Future connected vehicles will require high-performance communication technologies for advanced cooperative driving applications such as maneuvering and cooperative perception. mmWave communications can meet the bandwidth requirements of such applications, but the typically harsh propagation conditions of vehicular environments hinder the broad adoption of mmWave devices on cars. Reconfigurable intelligent surfaces (RISs) can help mitigate this problem by enabling the reflection of signals in a configurable direction. In turn, this can result in more stable non-line of sight (NLoS) links whenever a LoS path is not available. RISs have recently gained attention in the vehicular domain but, while providing benefits, they also introduce a lot of research challenges. To measure their effectiveness at scale, it is necessary to develop simulation tools that can reproduce their characteristics with high fidelity and federate them with existing cooperative driving simulation frameworks.

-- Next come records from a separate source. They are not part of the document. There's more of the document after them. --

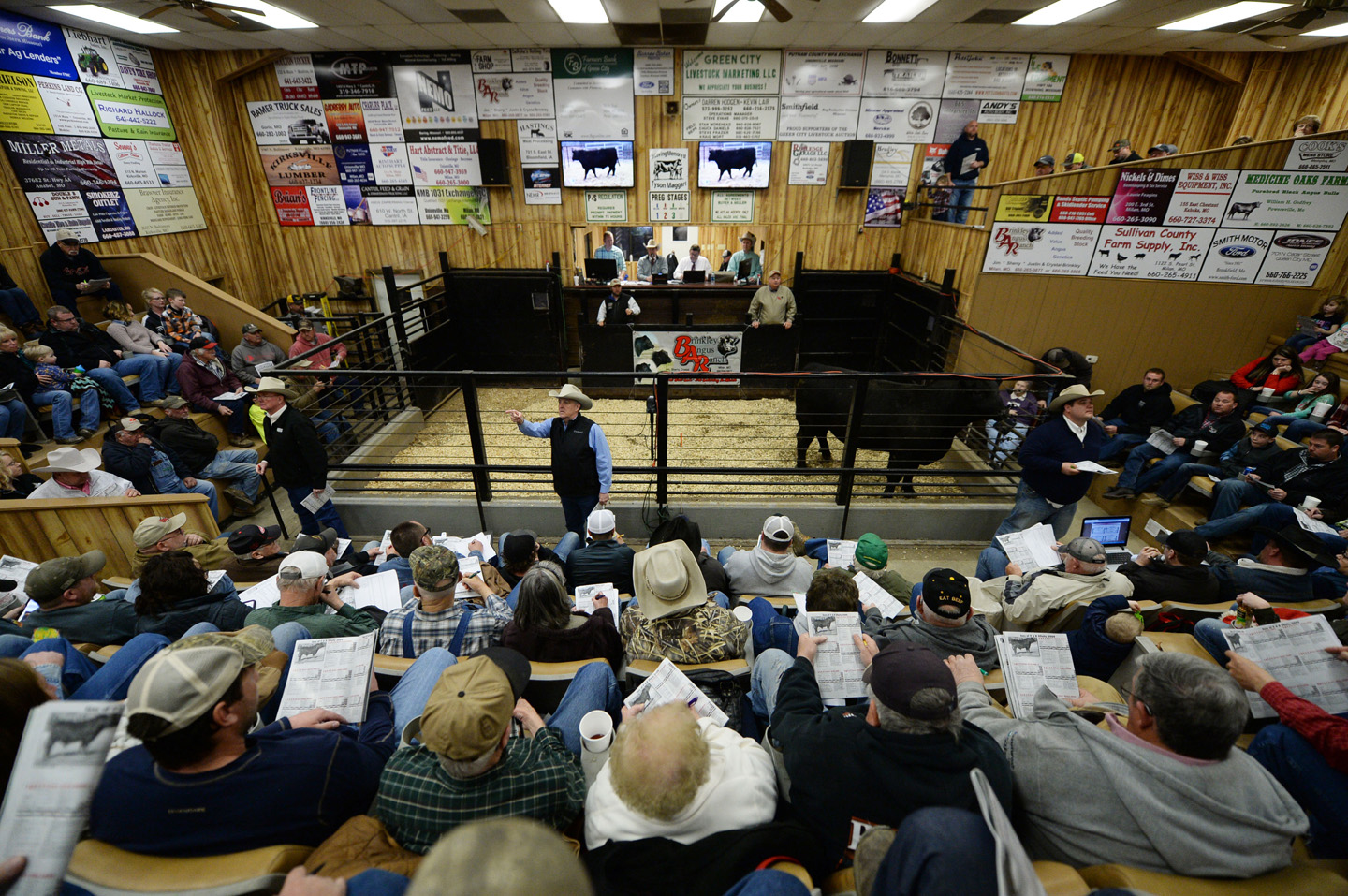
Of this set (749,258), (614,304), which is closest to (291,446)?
(614,304)

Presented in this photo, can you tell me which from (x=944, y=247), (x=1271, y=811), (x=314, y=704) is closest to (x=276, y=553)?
(x=314, y=704)

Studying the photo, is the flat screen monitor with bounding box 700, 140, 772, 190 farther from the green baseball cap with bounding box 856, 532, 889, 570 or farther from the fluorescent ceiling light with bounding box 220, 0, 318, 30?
the green baseball cap with bounding box 856, 532, 889, 570

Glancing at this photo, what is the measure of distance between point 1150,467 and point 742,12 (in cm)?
717

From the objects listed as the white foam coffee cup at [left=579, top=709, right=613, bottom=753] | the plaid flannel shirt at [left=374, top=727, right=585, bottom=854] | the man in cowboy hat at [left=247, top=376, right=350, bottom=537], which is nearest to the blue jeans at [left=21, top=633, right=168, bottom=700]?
the plaid flannel shirt at [left=374, top=727, right=585, bottom=854]

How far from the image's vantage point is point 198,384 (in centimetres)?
640

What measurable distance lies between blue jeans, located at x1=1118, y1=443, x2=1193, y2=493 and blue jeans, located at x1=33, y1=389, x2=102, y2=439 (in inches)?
434

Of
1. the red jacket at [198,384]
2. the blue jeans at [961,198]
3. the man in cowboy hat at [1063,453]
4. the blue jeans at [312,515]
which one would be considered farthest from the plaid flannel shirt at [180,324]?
the blue jeans at [961,198]

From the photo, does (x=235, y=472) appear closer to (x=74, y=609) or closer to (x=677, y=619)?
(x=74, y=609)

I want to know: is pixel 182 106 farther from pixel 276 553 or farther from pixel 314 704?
pixel 314 704

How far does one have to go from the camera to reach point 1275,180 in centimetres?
574

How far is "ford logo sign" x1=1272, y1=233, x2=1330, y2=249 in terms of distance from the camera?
19.2 feet

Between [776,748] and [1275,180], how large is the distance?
8.23 metres

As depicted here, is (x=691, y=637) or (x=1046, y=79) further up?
(x=1046, y=79)

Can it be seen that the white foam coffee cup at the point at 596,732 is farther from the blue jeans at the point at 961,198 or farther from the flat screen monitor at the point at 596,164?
the flat screen monitor at the point at 596,164
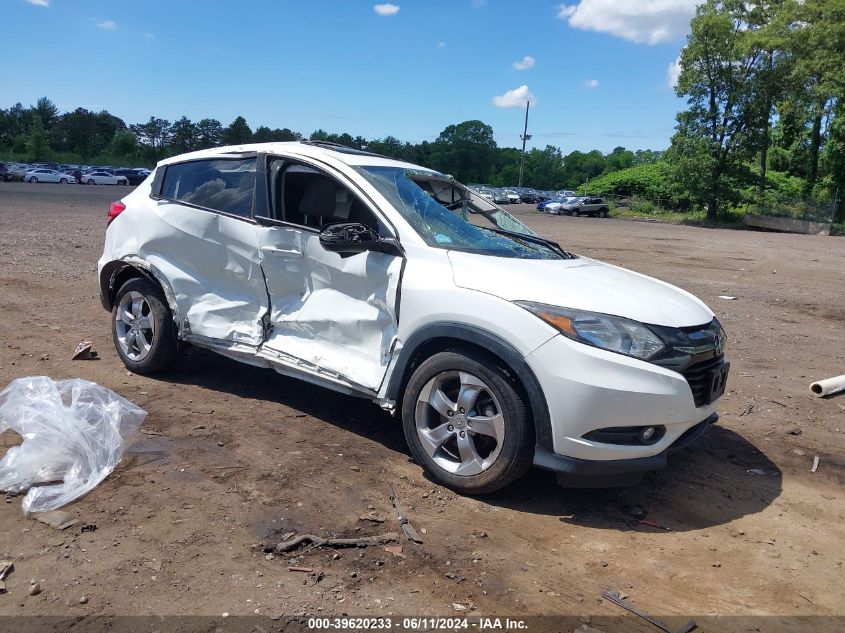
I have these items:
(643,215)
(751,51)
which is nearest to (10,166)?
(643,215)

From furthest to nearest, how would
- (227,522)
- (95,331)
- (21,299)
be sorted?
(21,299) < (95,331) < (227,522)

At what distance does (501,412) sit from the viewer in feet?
12.0

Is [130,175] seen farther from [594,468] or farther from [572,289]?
[594,468]

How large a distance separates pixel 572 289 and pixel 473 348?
0.64 m

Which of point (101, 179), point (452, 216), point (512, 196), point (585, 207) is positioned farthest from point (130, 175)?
point (452, 216)

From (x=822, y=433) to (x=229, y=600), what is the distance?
14.9 ft

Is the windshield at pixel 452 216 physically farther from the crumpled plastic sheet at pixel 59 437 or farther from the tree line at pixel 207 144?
the tree line at pixel 207 144

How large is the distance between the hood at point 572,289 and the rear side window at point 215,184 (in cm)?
184

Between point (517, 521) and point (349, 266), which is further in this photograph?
point (349, 266)

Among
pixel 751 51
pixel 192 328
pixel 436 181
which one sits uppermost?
pixel 751 51

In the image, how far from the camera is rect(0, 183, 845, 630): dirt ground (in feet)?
9.65

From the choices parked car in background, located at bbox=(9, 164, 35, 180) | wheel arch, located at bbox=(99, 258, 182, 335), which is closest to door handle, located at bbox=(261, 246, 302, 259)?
wheel arch, located at bbox=(99, 258, 182, 335)

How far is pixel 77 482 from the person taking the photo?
3.68m

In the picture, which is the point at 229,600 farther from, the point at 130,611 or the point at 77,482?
the point at 77,482
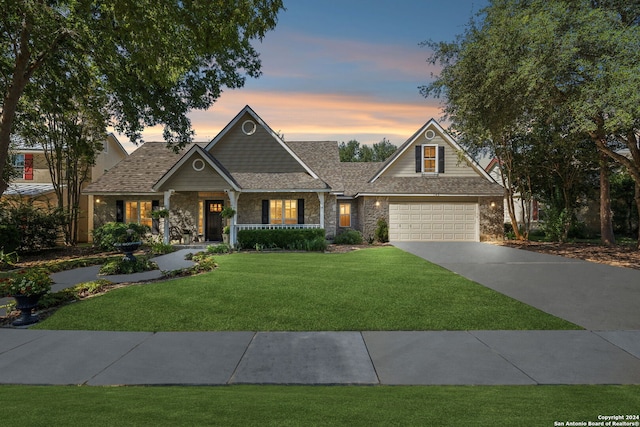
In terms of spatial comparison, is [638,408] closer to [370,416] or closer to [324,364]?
[370,416]

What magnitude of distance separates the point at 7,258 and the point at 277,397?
624 inches

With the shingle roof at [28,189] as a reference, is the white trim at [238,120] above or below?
above

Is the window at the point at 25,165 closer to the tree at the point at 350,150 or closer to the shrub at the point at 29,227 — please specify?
the shrub at the point at 29,227

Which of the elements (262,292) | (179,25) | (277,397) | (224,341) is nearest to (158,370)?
(224,341)

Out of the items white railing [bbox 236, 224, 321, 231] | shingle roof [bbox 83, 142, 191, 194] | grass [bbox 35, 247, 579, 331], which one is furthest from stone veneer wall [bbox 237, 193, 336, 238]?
grass [bbox 35, 247, 579, 331]

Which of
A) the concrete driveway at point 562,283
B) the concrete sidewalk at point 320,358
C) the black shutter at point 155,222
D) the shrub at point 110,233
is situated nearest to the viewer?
the concrete sidewalk at point 320,358

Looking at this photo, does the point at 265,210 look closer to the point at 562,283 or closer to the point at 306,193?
the point at 306,193

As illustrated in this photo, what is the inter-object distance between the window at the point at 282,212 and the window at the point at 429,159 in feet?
29.8

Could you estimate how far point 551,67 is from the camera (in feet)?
43.6

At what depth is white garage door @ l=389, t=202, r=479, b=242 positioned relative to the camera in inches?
904

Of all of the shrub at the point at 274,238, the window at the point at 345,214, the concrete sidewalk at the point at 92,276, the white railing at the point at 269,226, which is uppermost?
the window at the point at 345,214

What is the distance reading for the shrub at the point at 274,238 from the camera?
18891mm

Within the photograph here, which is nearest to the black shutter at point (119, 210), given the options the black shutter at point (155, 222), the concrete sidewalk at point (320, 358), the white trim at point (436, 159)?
the black shutter at point (155, 222)

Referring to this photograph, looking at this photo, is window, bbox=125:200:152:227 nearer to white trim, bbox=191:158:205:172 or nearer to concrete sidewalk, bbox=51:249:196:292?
white trim, bbox=191:158:205:172
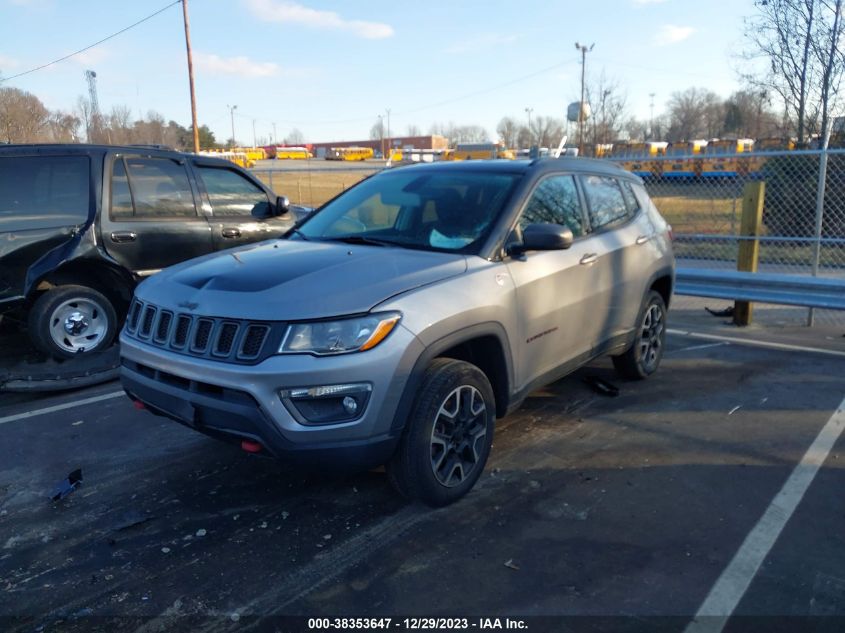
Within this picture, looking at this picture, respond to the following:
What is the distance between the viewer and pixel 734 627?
2680mm

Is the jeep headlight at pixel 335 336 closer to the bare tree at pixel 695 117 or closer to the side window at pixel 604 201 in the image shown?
the side window at pixel 604 201

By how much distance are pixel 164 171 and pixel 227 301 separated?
416 centimetres

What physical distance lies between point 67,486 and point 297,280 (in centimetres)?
192

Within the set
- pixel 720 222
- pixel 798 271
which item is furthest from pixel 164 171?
pixel 720 222

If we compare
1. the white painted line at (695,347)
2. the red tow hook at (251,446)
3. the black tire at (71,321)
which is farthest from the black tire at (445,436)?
the black tire at (71,321)

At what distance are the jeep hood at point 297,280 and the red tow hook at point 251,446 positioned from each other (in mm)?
577

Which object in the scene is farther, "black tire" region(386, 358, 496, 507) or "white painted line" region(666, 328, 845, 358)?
"white painted line" region(666, 328, 845, 358)

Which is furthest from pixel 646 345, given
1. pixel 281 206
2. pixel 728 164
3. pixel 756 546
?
pixel 728 164

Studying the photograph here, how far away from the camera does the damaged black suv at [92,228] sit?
5.73 m

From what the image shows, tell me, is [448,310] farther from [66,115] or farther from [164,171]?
[66,115]

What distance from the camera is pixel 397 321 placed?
3.18 m

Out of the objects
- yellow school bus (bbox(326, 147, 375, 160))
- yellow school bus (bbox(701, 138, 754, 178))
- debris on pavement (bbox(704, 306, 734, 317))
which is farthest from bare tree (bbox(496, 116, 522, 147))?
debris on pavement (bbox(704, 306, 734, 317))

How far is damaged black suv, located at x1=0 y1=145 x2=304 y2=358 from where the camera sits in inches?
226

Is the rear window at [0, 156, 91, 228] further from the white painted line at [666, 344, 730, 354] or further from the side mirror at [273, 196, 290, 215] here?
the white painted line at [666, 344, 730, 354]
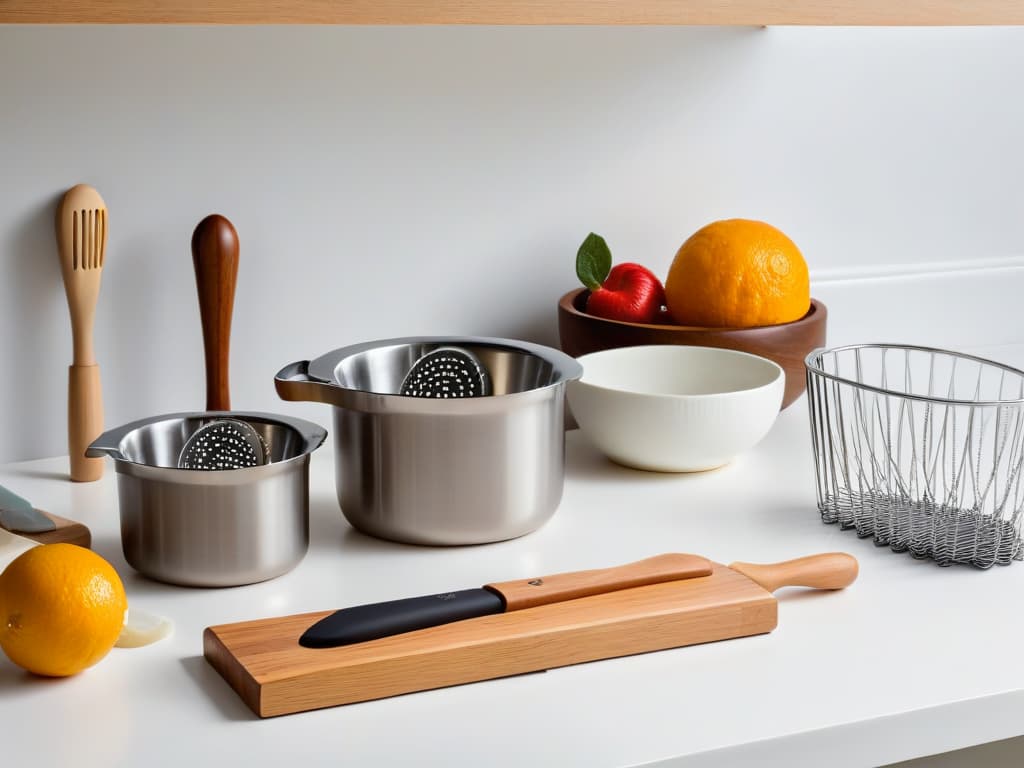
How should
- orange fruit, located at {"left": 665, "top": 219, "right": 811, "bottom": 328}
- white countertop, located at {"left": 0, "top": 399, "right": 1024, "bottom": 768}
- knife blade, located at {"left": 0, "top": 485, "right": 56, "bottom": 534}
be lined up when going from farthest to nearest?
orange fruit, located at {"left": 665, "top": 219, "right": 811, "bottom": 328} → knife blade, located at {"left": 0, "top": 485, "right": 56, "bottom": 534} → white countertop, located at {"left": 0, "top": 399, "right": 1024, "bottom": 768}

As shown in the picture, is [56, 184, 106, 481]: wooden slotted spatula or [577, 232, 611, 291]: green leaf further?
[577, 232, 611, 291]: green leaf

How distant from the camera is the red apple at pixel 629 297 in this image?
4.21 feet

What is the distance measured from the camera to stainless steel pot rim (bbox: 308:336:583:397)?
96cm

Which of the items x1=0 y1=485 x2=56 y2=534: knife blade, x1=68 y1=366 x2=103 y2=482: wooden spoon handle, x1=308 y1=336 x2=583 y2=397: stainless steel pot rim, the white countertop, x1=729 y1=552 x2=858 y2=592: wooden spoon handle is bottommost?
the white countertop

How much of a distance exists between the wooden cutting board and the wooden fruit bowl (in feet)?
1.37

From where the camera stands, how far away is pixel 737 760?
2.27 feet

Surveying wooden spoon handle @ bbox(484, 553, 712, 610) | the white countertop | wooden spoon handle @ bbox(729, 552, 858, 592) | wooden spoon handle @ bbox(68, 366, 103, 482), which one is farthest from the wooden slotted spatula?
wooden spoon handle @ bbox(729, 552, 858, 592)

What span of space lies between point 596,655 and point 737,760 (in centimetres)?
13

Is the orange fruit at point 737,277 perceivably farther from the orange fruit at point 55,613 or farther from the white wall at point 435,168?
the orange fruit at point 55,613

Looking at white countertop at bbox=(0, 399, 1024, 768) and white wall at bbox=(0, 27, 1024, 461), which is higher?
white wall at bbox=(0, 27, 1024, 461)

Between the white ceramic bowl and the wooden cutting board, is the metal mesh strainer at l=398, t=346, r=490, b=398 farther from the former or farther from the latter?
the wooden cutting board

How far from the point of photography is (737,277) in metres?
1.22

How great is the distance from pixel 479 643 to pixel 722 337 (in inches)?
22.5

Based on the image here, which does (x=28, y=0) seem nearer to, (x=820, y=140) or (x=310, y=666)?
(x=310, y=666)
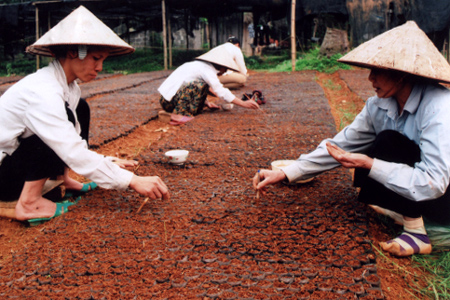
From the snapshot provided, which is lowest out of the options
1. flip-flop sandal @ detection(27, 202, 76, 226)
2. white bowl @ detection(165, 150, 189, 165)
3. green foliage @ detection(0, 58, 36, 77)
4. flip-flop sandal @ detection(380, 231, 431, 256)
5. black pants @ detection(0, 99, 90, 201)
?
flip-flop sandal @ detection(380, 231, 431, 256)

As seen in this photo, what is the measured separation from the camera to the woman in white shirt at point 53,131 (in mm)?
2018

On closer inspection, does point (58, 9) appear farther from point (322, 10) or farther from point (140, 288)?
point (140, 288)

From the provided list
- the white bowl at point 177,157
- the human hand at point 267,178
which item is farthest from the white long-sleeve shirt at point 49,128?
the white bowl at point 177,157

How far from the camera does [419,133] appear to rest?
1.90 m

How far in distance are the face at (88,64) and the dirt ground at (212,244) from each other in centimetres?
86

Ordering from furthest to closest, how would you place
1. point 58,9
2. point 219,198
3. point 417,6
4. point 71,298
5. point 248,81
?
point 58,9, point 248,81, point 417,6, point 219,198, point 71,298

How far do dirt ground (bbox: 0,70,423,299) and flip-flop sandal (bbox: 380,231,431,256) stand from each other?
0.19 feet

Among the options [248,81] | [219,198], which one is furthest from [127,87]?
[219,198]

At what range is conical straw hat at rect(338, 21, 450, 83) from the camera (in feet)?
5.71

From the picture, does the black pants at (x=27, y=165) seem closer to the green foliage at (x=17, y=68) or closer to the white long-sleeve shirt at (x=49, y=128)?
the white long-sleeve shirt at (x=49, y=128)

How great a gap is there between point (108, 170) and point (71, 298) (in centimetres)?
73

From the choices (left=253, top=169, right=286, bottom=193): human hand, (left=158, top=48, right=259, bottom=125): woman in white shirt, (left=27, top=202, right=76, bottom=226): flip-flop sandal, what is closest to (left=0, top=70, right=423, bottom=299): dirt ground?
(left=27, top=202, right=76, bottom=226): flip-flop sandal

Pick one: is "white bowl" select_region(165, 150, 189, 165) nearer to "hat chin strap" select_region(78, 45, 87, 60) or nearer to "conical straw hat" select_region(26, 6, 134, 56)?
"conical straw hat" select_region(26, 6, 134, 56)

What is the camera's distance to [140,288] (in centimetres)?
158
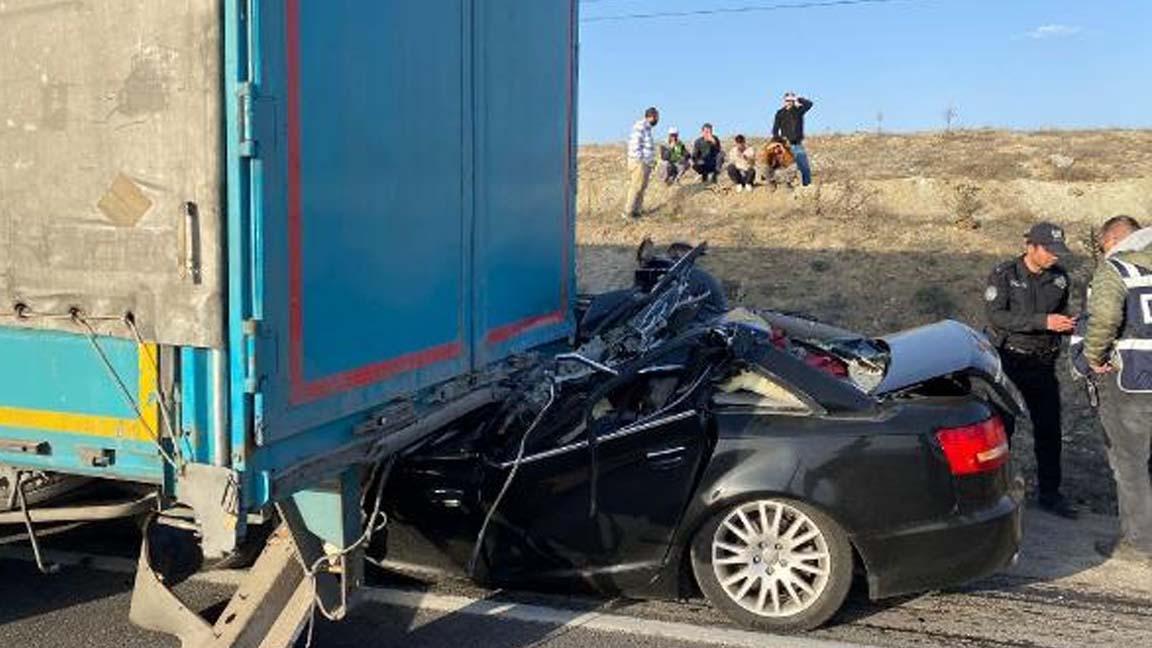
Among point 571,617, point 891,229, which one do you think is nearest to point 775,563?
point 571,617

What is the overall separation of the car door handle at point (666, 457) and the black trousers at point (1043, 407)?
10.5 feet

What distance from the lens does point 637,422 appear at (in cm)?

In this work we present CoopeRIS, an open-source simulation framework federated within the Plexe/Veins/SUMO ecosystem, capable of modeling and simulating RIS-based mmWave communications in a vehicular environment. We exploit CoopeRIS to perform an initial feasibility study, highlighting the challenges ahead and the performance RISs need to deliver in order to enable this type of communication. In addition we propose a method to combine multiple RIS configurations into a single one to enable multi-user service delivery, showing its performance via CoopeRIS. The insights we presents within this work show the potential of such simulation framework and thus how the community can build further research work on top if it.